A slowly developing renewable fuels market, several well-publicized fraud cases, and EPA’s delayed volumetric designations that frustrated industry participants have led EPA and the CFTC to a new era of cooperation. On March 17, 2016, the Commodity Futures Trading Commission (CFTC) and the Environmental Protection Agency (EPA) announced that they would share Renewable Fuel Standard data and analysis pursuant to a Memorandum of Understanding (MOU). Under the MOU, the CFTC and EPA can share information and conduct joint or separate investigations into potential fraud, market abuse, deceptive practices, commodity market manipulation, or other violations relating to the generation of, and trading in, Renewable Identification Numbers (RINs).

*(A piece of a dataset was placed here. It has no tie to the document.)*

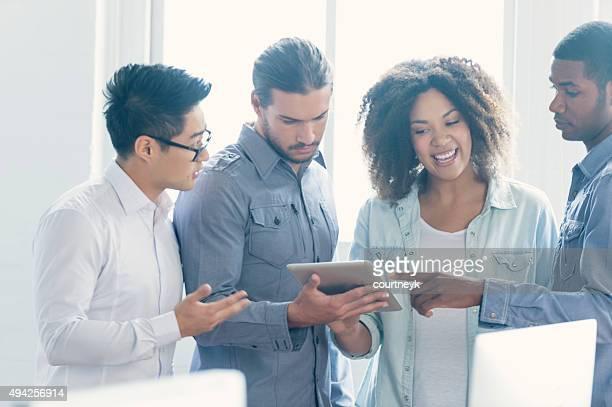 Vier Menschen arbeiten zusammen in einem kleinen Büro.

EPA is responsible for the Renewable Fuels program, under which petroleum marketers must sell a specified volume of renewable fuels each year. The RIN is the currency used to demonstrate compliance. RINs are self-generated as the renewable fuel is produced and sold into the market. The RIN can be “separated” from the fuel and bought and sold on what is now a robust RIN market in the EPA Moderated Transaction System (EMTS).
In recent cases, fake RINs have been created and traded. For example, on March 7, 2016, the owner of a biodiesel company in Texas, Philip Joseph Rivkin, was sentenced to 10 years in prison and ordered to pay $138 million in restitution and forfeiture for faking the production of millions of gallons of biodiesel at his Green Diesel LLC’s Houston facility and selling over 60 million bogus RINs. In 2012, the owner of Clean Green Fuel, LLC, was found guilty of wire fraud, money laundering, and Clean Air Act violations for similar fake RIN transactions.
The worst consequence of these fraud convictions, though, was on the buyer of the fraudulent RINs. The RFS is a “buyer beware” program, and fraudulent RINs must be replaced, at great cost, by the obligated parties. The “Q-RIN,” introduced by EPA in 2014, helps to defeat some fraud potential but not all fuel goes through the “qualification” process.
EPA’s delayed volumetric designations for 2014, 2015, and 2016, not announced until November 30, 2015, caused noticeable changes in the futures markets. In December 2015, Reuters reported that U.S. gasoline futures prices on the New York Mercantile Exchange rose due to the EPA’s increase in requirements for refiners to meet renewable fuel requirements, boosting RINs and making it more costly to blend gasoline.
CFTC and EPA each have a need and interest in the information being shared. The EPA will benefit from CFTC advice on techniques that could be employed to minimize fraud and market abuses as well as conduct appropriate oversight in RIN and renewable fuel markets to fulfill the EPA’s functions. Additionally, the information would increase the CFTC’s understanding of the operation of and participants in the RIN and renewable fuel markets. As any potential fraud or market abuse related to RINs could have an impact on futures prices under the CFTC’s jurisdiction, the CFTC could also be interested in investigating activities in the RIN and renewable fuel markets.